▸ **Exercise goal**
With the pictures left out, write every entry down exactly.

▸ **Material supplied**
● ● ● ● ●

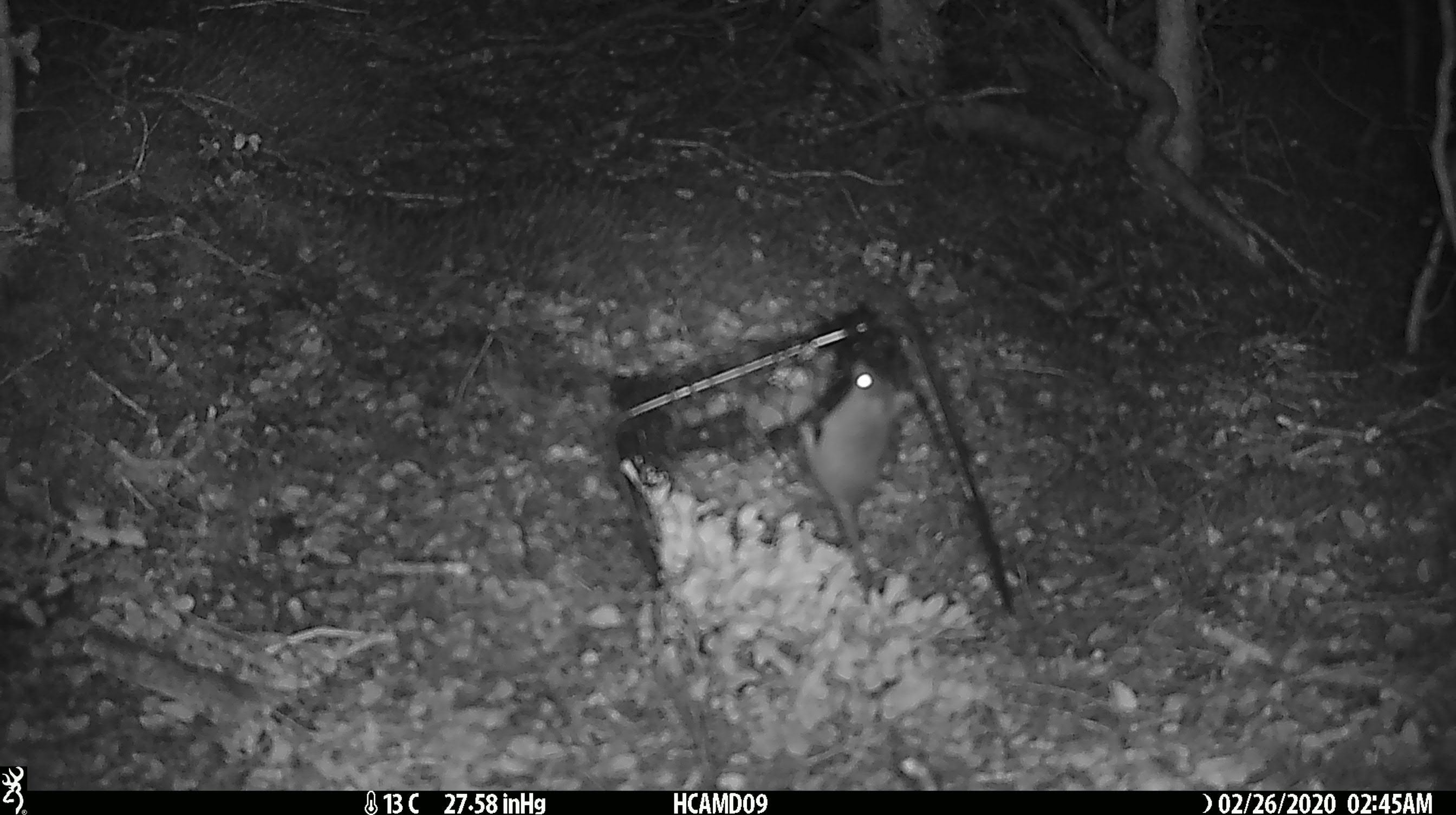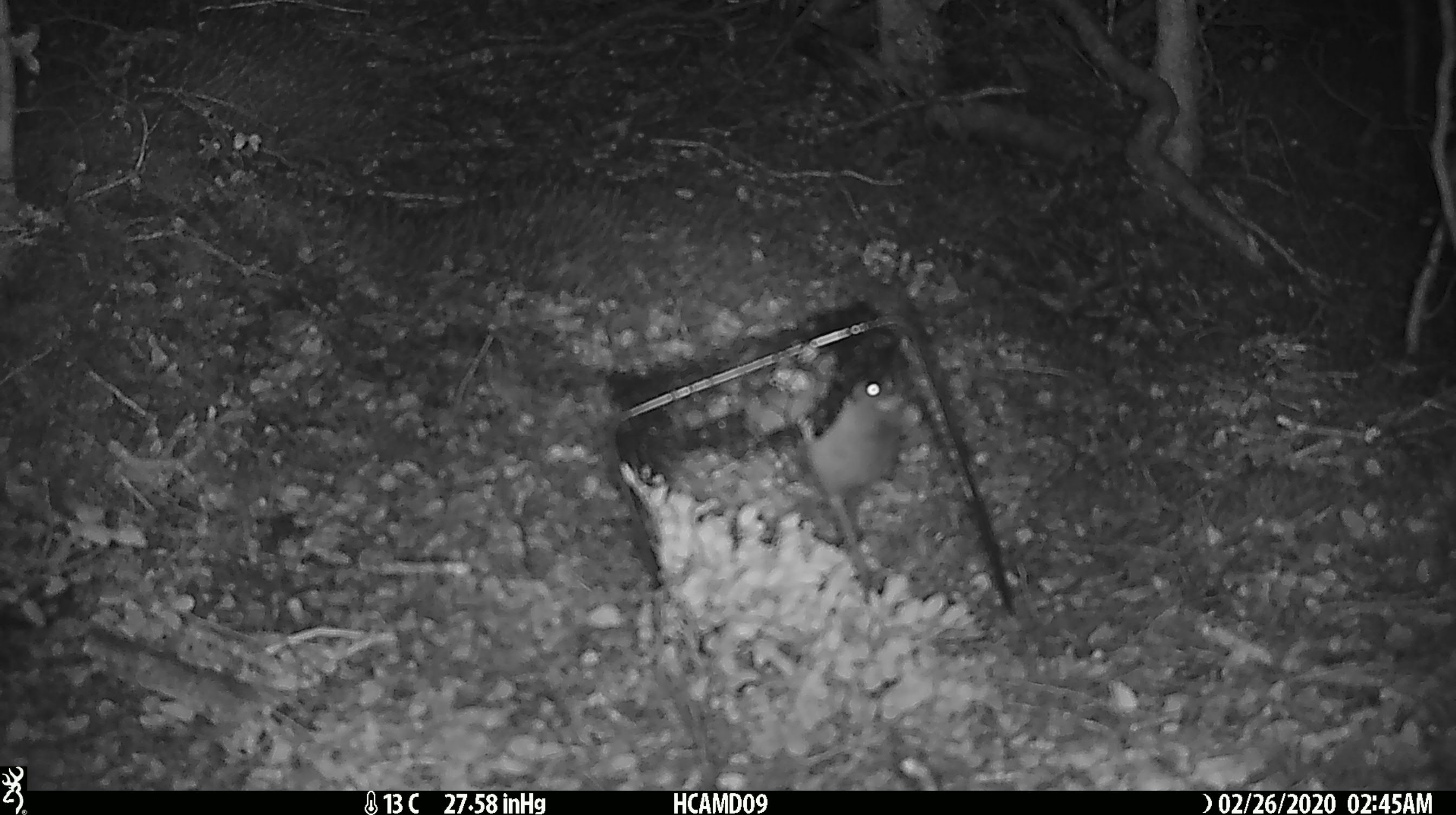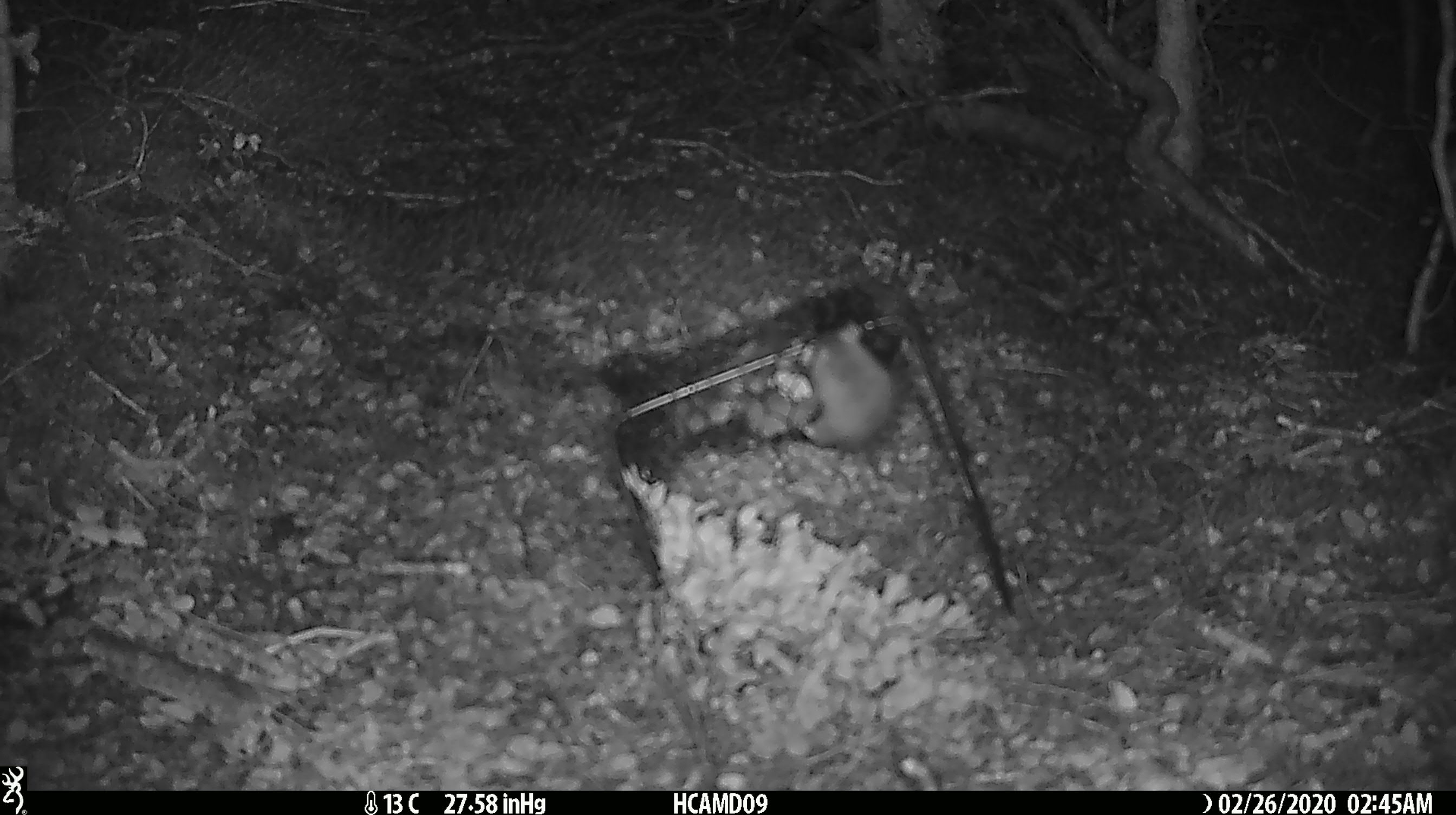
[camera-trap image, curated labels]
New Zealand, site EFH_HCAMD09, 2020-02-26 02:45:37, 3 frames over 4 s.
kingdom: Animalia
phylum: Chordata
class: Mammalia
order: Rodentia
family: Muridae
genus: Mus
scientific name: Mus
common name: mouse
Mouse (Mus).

● ● ● ● ●

▸ **Solution to the problem**
[camera-trap image, curated labels]
New Zealand, site EFH_HCAMD09, 2020-02-26 02:45:37, 3 frames over 4 s.
kingdom: Animalia
phylum: Chordata
class: Mammalia
order: Rodentia
family: Muridae
genus: Mus
scientific name: Mus
common name: mouse
Mouse (Mus).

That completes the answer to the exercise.